Ces froids intenses durèrent jusqu’au 15 août, sans dépasser toutefois ce maximum de degrés Fahrenheit observé jusqu’alors. Quand l’atmosphère était calme, cette basse température se supportait facilement ; mais quand la bise soufflait, cela semblait dur à des gens insuffisamment vêtus. Pencroff en était à regretter que l’île Lincoln ne donnât pas asile à quelques familles d’ours, plutôt qu’à ces renards ou à ces phoques, dont la fourrure laissait à désirer.
« Les ours, disait-il, sont généralement bien habillés, et je ne demanderais pas mieux que de leur emprunter pour l’hiver la chaude capote qu’ils ont sur le corps.
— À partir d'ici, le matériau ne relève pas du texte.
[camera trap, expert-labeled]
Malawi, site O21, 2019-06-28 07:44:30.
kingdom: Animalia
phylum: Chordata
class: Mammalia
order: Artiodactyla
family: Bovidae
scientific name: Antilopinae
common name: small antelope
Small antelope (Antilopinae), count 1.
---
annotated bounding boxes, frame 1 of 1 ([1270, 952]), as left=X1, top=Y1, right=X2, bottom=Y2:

– Mais, répondait Nab en riant, peut-être ces ours ne consentiraient-ils pas, Pencroff, à te donner leur capote. Ce ne sont point des Saint-Martin, ces bêtes-là !
– On les y obligerait, Nab, on les y obligerait », répliquait Pencroff d’un ton tout à fait autoritaire. Mais ces formidables carnassiers n’existaient point dans l’île, ou, du moins, ils ne s’étaient pas montrés jusqu’alors.
Toutefois, Harbert, Pencroff et le reporter s’occupèrent d’établir des trappes sur le plateau de Grande-vue et aux abords de la forêt. Suivant l’opinion du marin, tout animal, quel qu’il fût, serait de bonne prise, et rongeurs ou carnassiers qui étrenneraient les nouveaux pièges seraient bien reçus à Granite-House.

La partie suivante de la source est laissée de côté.